In order to compare the proteins of the phylogenomic matrix, we needed a similarity

Transcription

1 Similarity Matrix Generation In order to compare the proteins of the phylogenomic matrix, we needed a similarity measure. Hamming distances between phylogenetic profiles require the use of thresholds for presence/absence quantification and have been shown to under-perform compared to other metrics 1. Pearson correlations between raw bit score vectors are an improvement in that they allow degrees of sensitivity; they are arbitrarily sensitive to the presence of large values in a given column, a phenomenon that happens with some frequency given the long right tail of the bit score distribution 2. Mutual information 3 is an attractive alternative for naturally discrete data sets, but it is less desirable for continuous data because it requires the estimation of a joint density for each pair-wise comparison and is quite sensitive to histogramming criteria 4. Robust correlation methods such as the Maronna or Quadrant Correlation algorithms 5 are theoretically attractive, but computationally intense and are too slow to handle large data sets.
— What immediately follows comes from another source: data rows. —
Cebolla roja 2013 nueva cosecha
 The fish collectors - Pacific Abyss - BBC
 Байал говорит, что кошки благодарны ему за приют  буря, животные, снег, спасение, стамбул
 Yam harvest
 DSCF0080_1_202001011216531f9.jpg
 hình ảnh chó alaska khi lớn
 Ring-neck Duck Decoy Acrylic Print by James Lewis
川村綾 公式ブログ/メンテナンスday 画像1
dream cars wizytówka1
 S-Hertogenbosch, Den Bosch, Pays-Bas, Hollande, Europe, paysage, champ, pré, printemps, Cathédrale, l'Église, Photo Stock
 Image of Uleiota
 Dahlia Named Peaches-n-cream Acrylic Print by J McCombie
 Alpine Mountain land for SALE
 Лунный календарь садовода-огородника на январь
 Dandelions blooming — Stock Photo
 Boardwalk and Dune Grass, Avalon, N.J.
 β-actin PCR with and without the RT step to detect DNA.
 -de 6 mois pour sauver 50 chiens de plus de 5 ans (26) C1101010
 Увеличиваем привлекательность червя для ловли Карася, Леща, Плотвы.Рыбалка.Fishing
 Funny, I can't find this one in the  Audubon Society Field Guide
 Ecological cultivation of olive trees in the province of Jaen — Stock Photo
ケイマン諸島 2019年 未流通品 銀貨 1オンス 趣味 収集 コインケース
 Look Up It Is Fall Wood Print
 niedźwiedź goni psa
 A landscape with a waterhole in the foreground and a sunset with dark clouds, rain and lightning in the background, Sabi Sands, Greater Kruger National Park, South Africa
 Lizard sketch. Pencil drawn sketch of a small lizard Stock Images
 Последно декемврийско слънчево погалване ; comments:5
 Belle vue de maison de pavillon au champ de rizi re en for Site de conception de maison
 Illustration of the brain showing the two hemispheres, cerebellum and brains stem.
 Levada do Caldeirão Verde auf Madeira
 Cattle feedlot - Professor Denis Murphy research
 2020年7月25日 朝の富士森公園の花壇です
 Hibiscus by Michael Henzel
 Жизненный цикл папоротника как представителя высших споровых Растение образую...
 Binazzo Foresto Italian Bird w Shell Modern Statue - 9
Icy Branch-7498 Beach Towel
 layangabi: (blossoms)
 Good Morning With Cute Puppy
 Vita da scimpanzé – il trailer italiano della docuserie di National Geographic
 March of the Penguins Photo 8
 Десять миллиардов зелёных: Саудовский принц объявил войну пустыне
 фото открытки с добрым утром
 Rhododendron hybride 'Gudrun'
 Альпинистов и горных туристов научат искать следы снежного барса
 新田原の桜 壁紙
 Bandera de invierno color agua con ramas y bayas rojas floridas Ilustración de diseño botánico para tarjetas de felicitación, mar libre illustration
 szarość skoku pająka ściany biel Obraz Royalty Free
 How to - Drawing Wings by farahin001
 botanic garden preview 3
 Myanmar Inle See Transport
Thus, as a compromise between robustness and simplicity, we used Spearman s rank correlation (with tie-correction) to compute similarities between rows rather than the raw correlation. Using ranks rather than raw scores has several advantages. First, ranks are a natural representation for the ordered data returned from a BLASTP 2 result. Second, ranks are invariant under monotonic transformations such as scaling or translation. Finally, rank correlations are a proven and well characterized way to extract robust similarity information from data sets where the use of Pearson correlation may be questionable. We thus computed rank correlations between all pairs of profiles and retained the top 50 similarity values for each profile as our similarity matrix.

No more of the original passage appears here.